━━ PROVIDED RECORDS

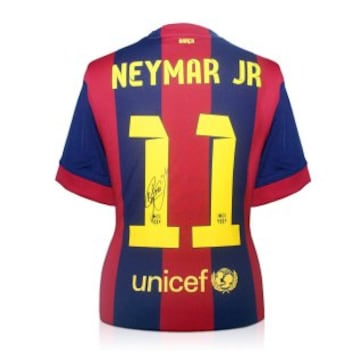 3. Neymar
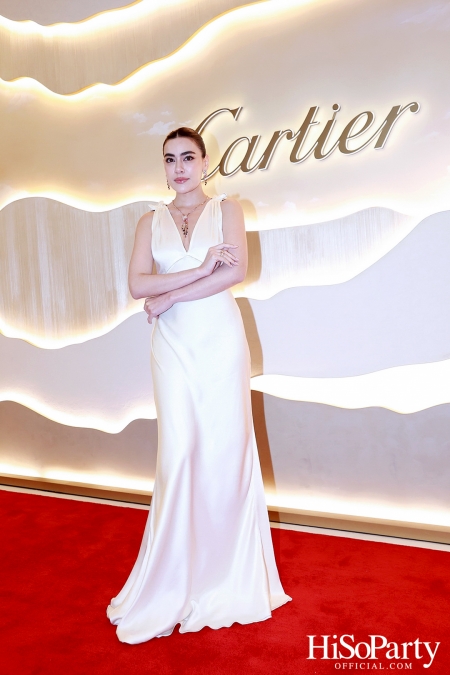 Cartier เปิดตัวบูติคแฟลกชิปแห่งใหม่สุดหรู ณ สยามพารากอน ภายใต้คอนเซปต์ ‘Heavenly Cartier’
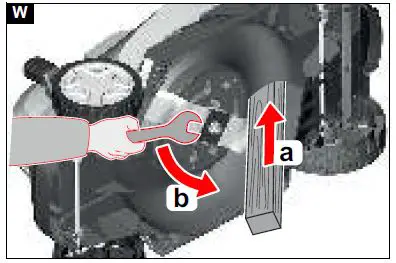 KARCHER-LMO-18-33-Battery-Set-for-Cordless-Lawn-Mower-fig 23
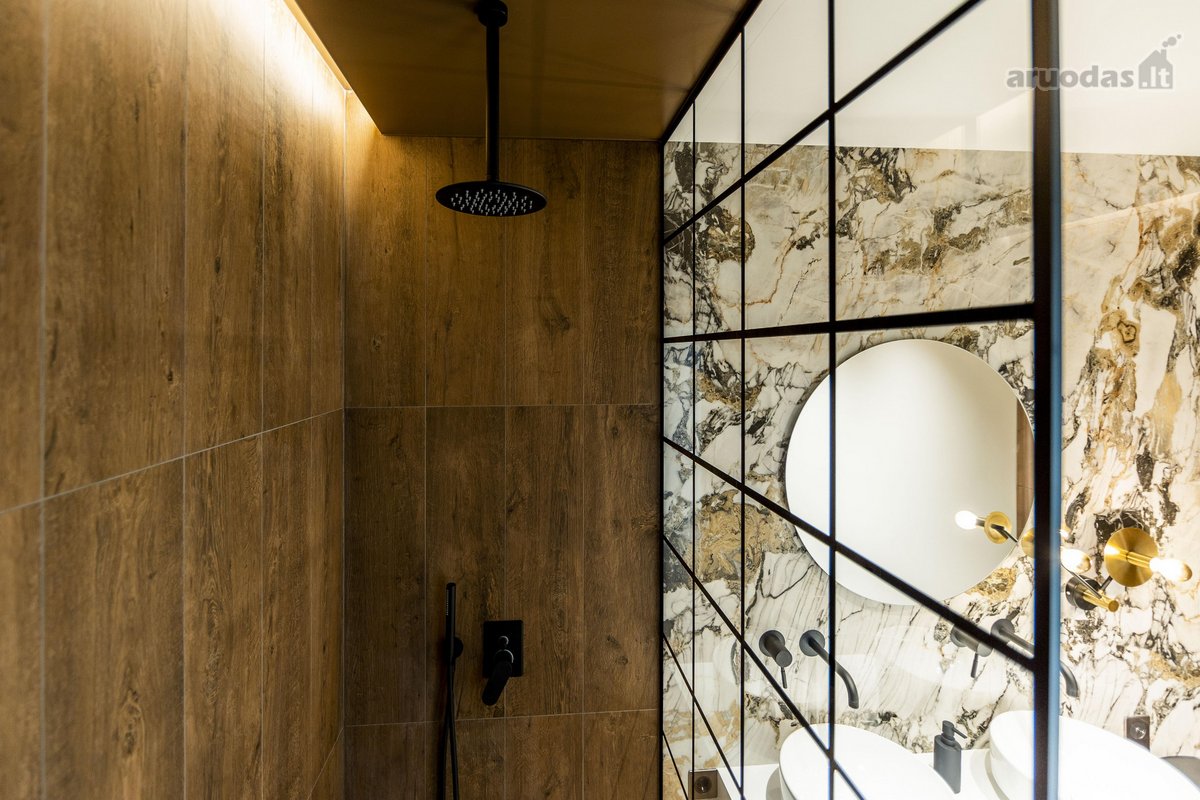 Brand new 3-room, two-bedroom apartment in - nuotraukos Nr. 17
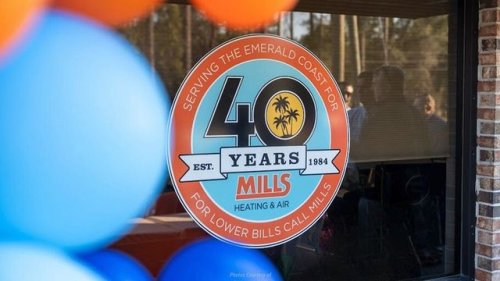 Video post from millshvac.
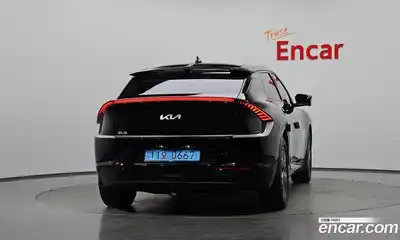 Kia EV6 2023 0.1 гидро, миниатюра 3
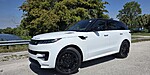 New 2026 LAND ROVER RANGE ROVER SPORT DYNAMIC SE in WEST PALM BEACH, FLORIDA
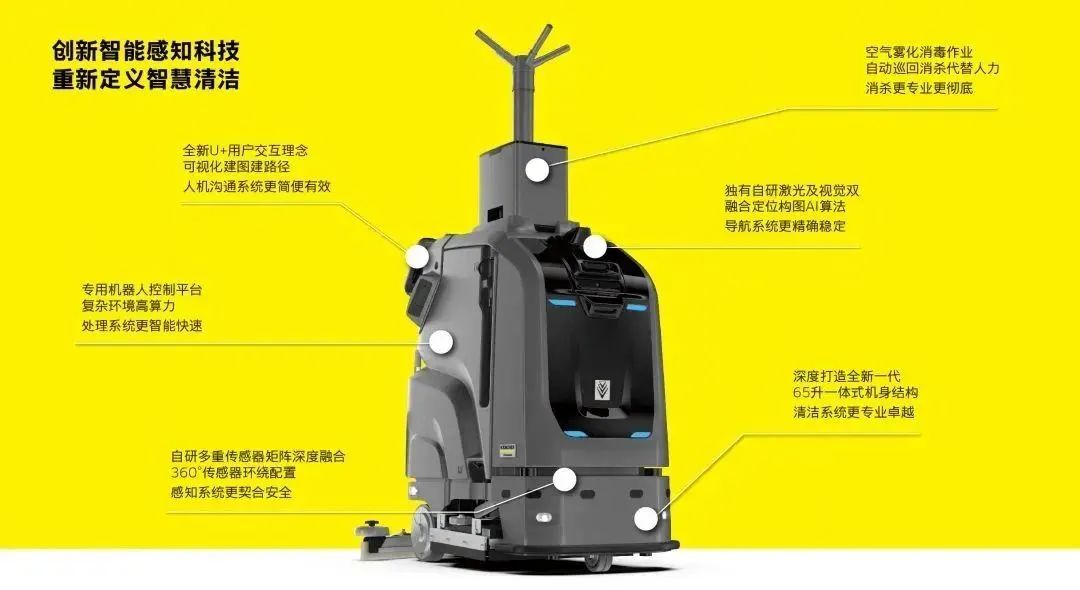 PAALER 案例 | 派勒走进校园 打造智慧清洁(图3) PAALER 案例 | 派勒走进校园 打造智慧清洁(图3)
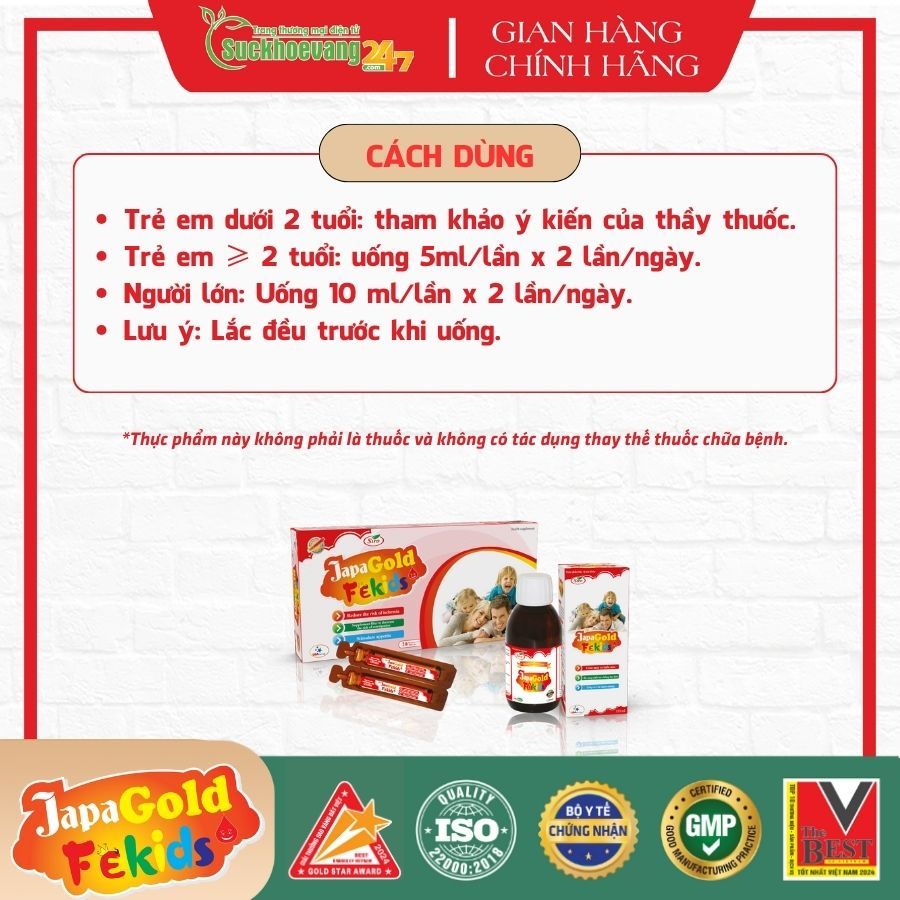 TPBVSK Siro JapaGold - FeKids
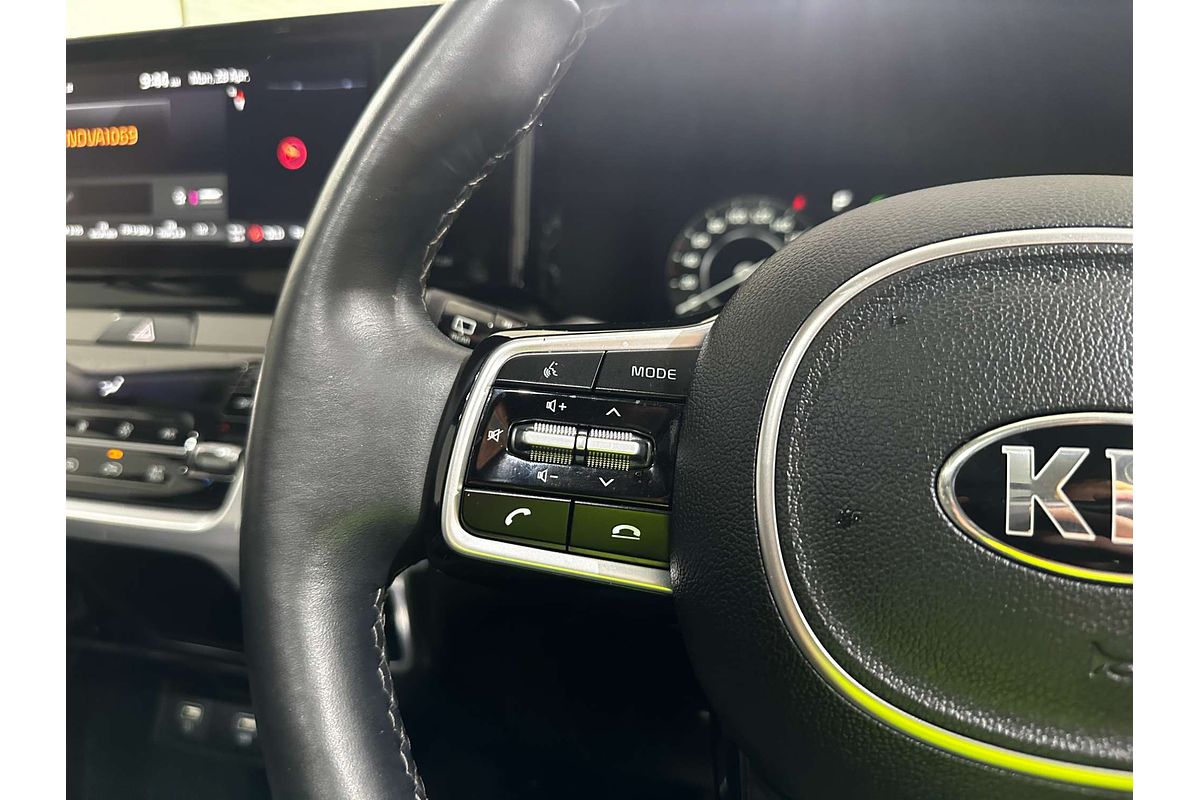 2021 Kia Sorento GT-Line MQ4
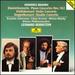 Brahms: Die Konzerte: Piano Concertos Nos. 1 & 2 / Violin Concerto / Double Concerto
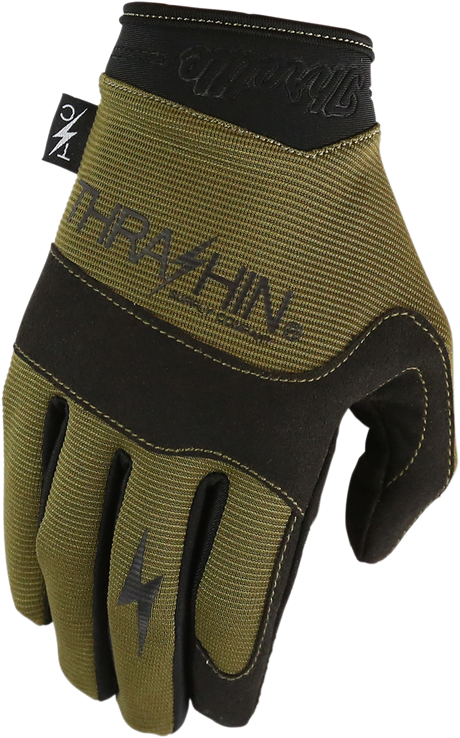 Covert Gloves - Tactical Green - 2XL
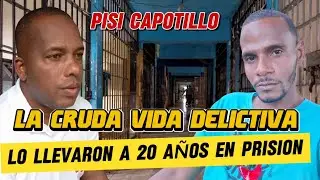++20 AÑOS DE PRISION POR LA VIDA DELICTIVA EX DELICUENT3 NO CUENTA SU VIDA OCURA QUE LLEVABA 😱#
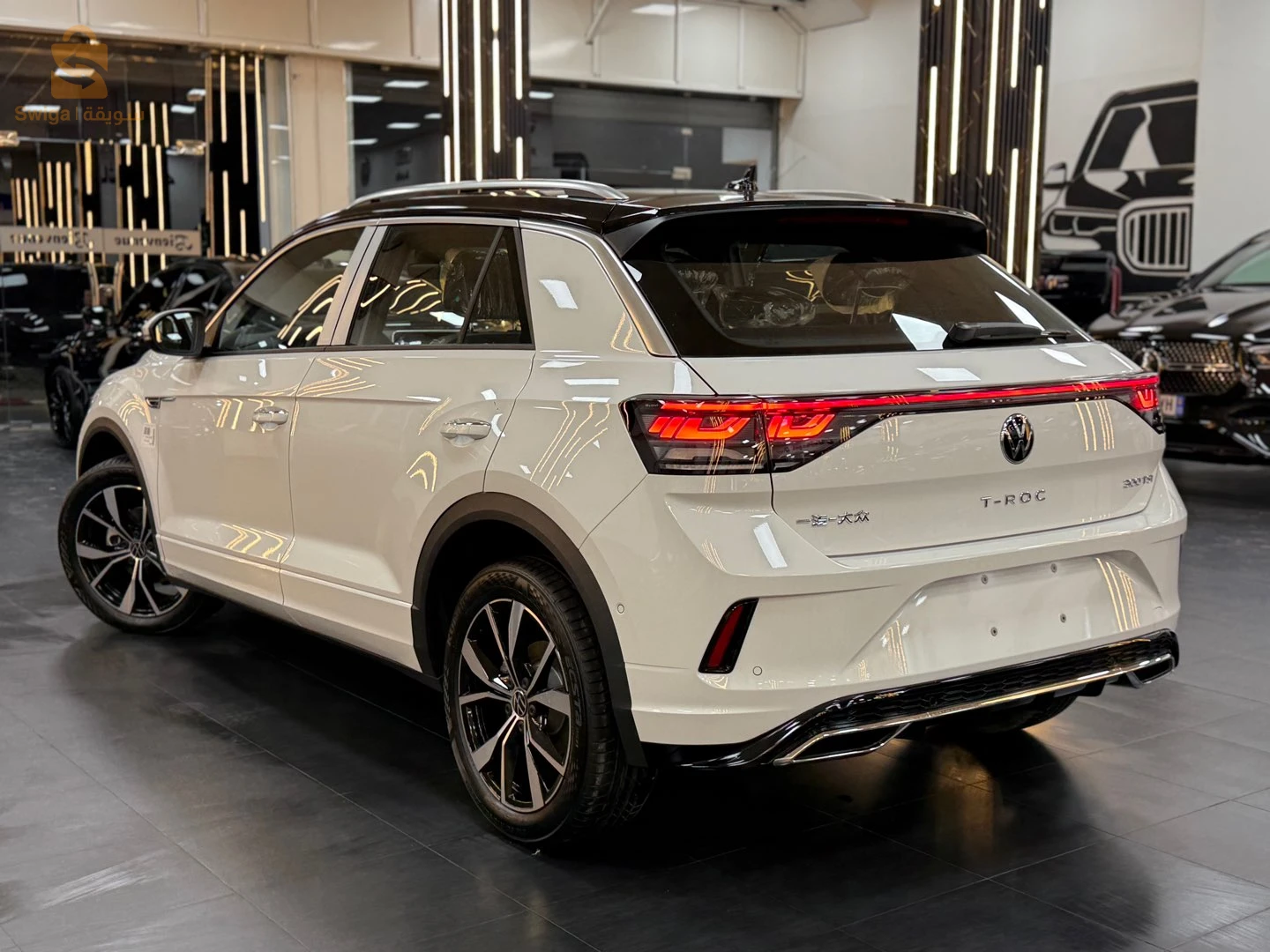 فولكس واجن T_ROC 2025 19 سطيف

━━━━

◆ EXERCISE OBJECTIVE
Please output the lines from the line that contains "Brand new 3-room, two-bedroom" through the end of the records, both ends included, exactly and with no pictures.

◆ ANSWER SPACE
 Brand new 3-room, two-bedroom apartment in - nuotraukos Nr. 17
 Video post from millshvac.
 Kia EV6 2023 0.1 гидро, миниатюра 3
 New 2026 LAND ROVER RANGE ROVER SPORT DYNAMIC SE in WEST PALM BEACH, FLORIDA
 PAALER 案例 | 派勒走进校园 打造智慧清洁(图3) PAALER 案例 | 派勒走进校园 打造智慧清洁(图3)
 TPBVSK Siro JapaGold - FeKids
 2021 Kia Sorento GT-Line MQ4
 Brahms: Die Konzerte: Piano Concertos Nos. 1 & 2 / Violin Concerto / Double Concerto
 Covert Gloves - Tactical Green - 2XL
++20 AÑOS DE PRISION POR LA VIDA DELICTIVA EX DELICUENT3 NO CUENTA SU VIDA OCURA QUE LLEVABA 😱#
 فولكس واجن T_ROC 2025 19 سطيف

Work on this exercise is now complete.